# Cleaning Station



## Amish Elecvtrician (Jul 3, 2011)

I never have a shortage of ideas .... it's just that not too often does one really work out. Well, I hit paydirt yesterday.

I got one of those $80 stand-alone 'parts washers.' You know, the sort of thing you see in the back of a mechanics' shop. The difference is, I use this one for painting clean-up.

I fill it with water, and add some 'radiator treatment' as a rust inhibitor. Instead of cleaning brushes, etc., in a sink, or with a garden hose, I do it in the parts cleaner. When cleaning the sprayer, I spray right into the parts washer.

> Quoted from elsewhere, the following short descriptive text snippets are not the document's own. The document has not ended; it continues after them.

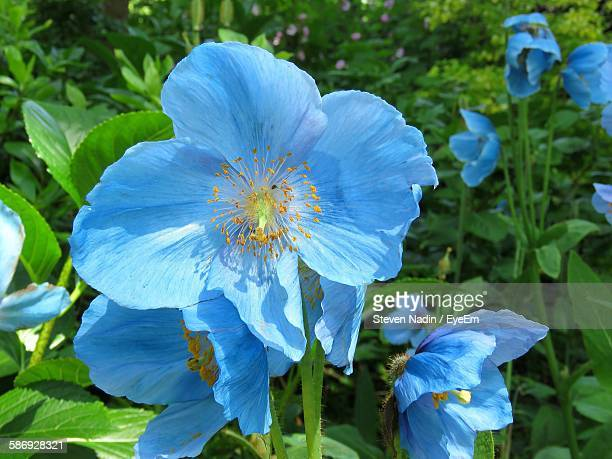 Close-Up Of Himalayan Blue Poppy Flowers Blooming Outdoors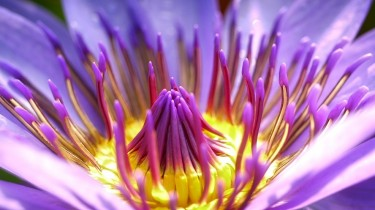 flower-2919284_1280 - Copia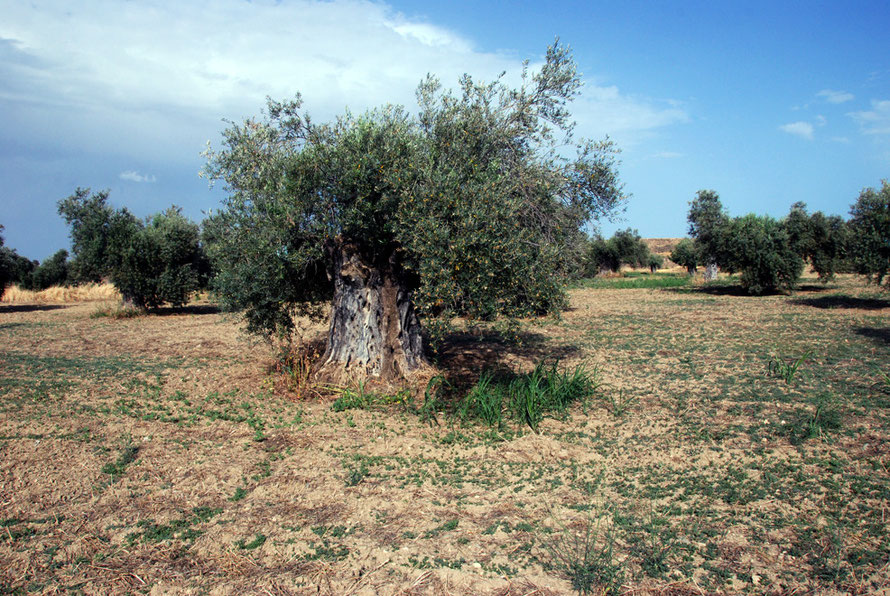 The venerable olive trees outside the Convent of Ayios Iraklidhios near Tamassos in Cyprus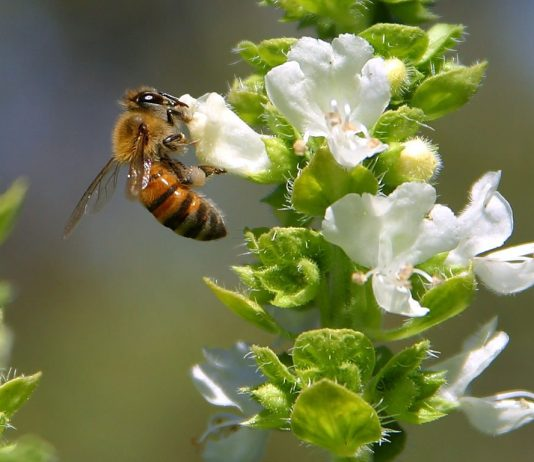 Bee Beekeepers Mexiko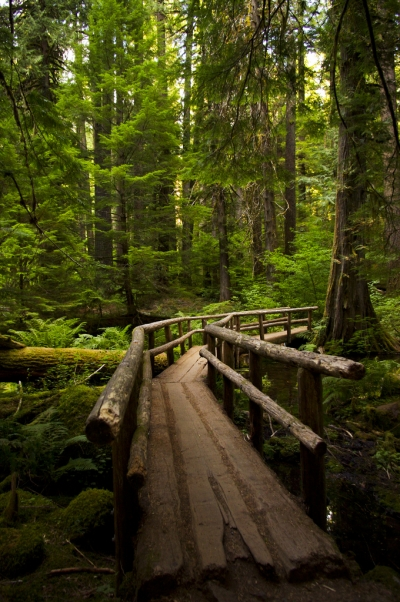 Forest Bridge, Oregon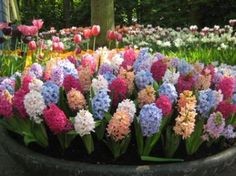 (EDEN BROTHERS) All of our best selling hyacinth bulbs in one great mix. Sweet-scented, Hyacinth Bulbs can be planted outside in rows or as borders, and can also be grown inside in containers. Resistant to deer, squirrels, rabbits, and rodents. Plant our Mixed Colors Collection of hyacinth bulbs in full sun or partial shade. http://www.edenbrothers.com/store/hyacinth_carnegie_bulb.html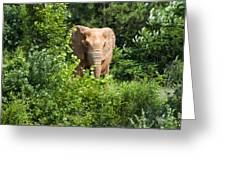 African Elephant Eating In The Shrubs Greeting Card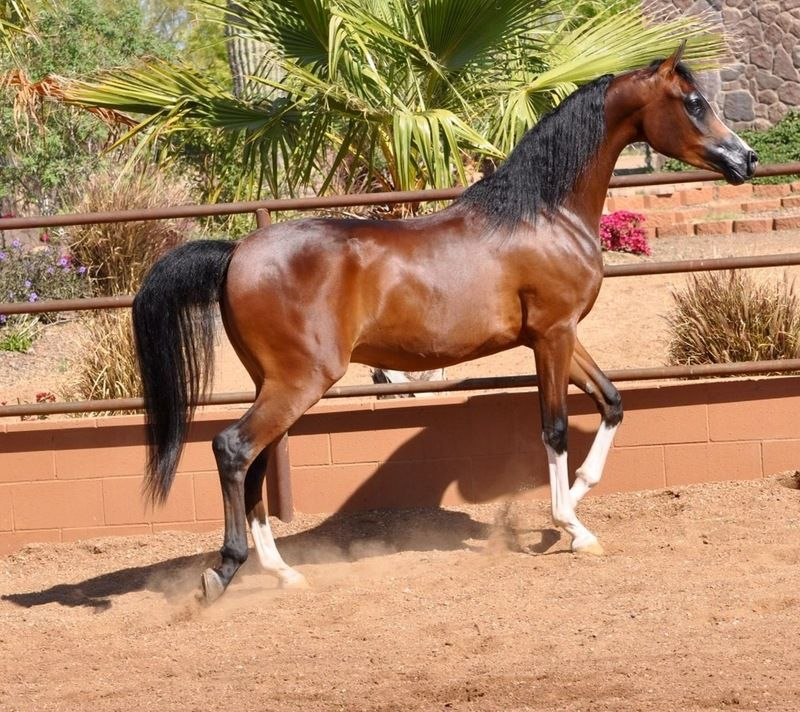 Pstratosphere PCF (Pstrategy x Majoretta)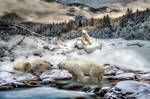 bears on snow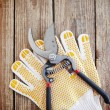 Gardening gloves and secateurs - Stock Photo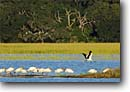 Stock photo. Caption: Wood storks (Mycteria americana)   with roosting egrets Spring Island, Beaufort County Lowcountry, South Carolina -- bird birds stork south southern southeast southeastern united states long legs behavior behaviour wings  wildlife egret wetland wetlands habitat swamp swamps wading wadingbird wadingbirds colony flock flocks sunny large marsh marshes flight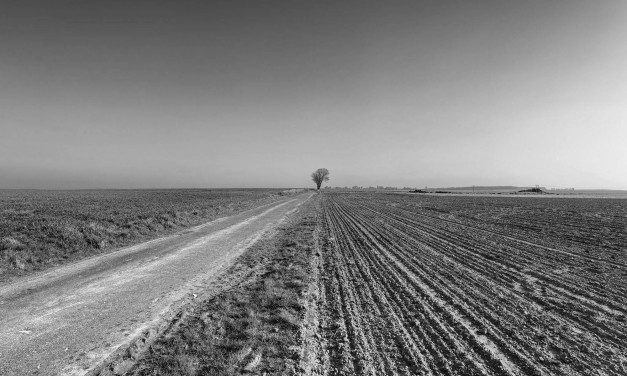 Vanishing Point: Carnoy to Montauban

It works well enough that I wonder why I waited so long to try it. You don't need nearly as much water to clean your stuff, the mess is better contained, and you can locate it near where you are painting. Empty, the thing is quite lightweight.


----------



## Paradigmzz (May 5, 2010)

sounds plausible.... :thumbup:


----------



## 4ThGeneration (Apr 17, 2007)

We used to apply so much oil based product (BM Impervo) that we got a 55 gallon drum, put a spigot in at the bottom. when we would wash tools and such we would pour it all in that drum. After a bit later all the oil would raise to the top and we could recycle the good spirits from it.

Saved tons! :thumbup:


----------



## TERRY365PAINTER (Jul 26, 2009)

Where would I put it ? I have no room in my van .


----------



## Workaholic (Apr 17, 2007)

TERRY365PAINTER said:


> Where would I put it ? I have no room in my van .


Get a bigger van,


----------



## 4ThGeneration (Apr 17, 2007)

TERRY365PAINTER said:


> Where would I put it ? I have no room in my van .


When we had nowhere to keep it on a job we would just bring back all the wash outs back to the yard where we kept the equip and toss it in the drum there and then crank off several gallons for the new day.


----------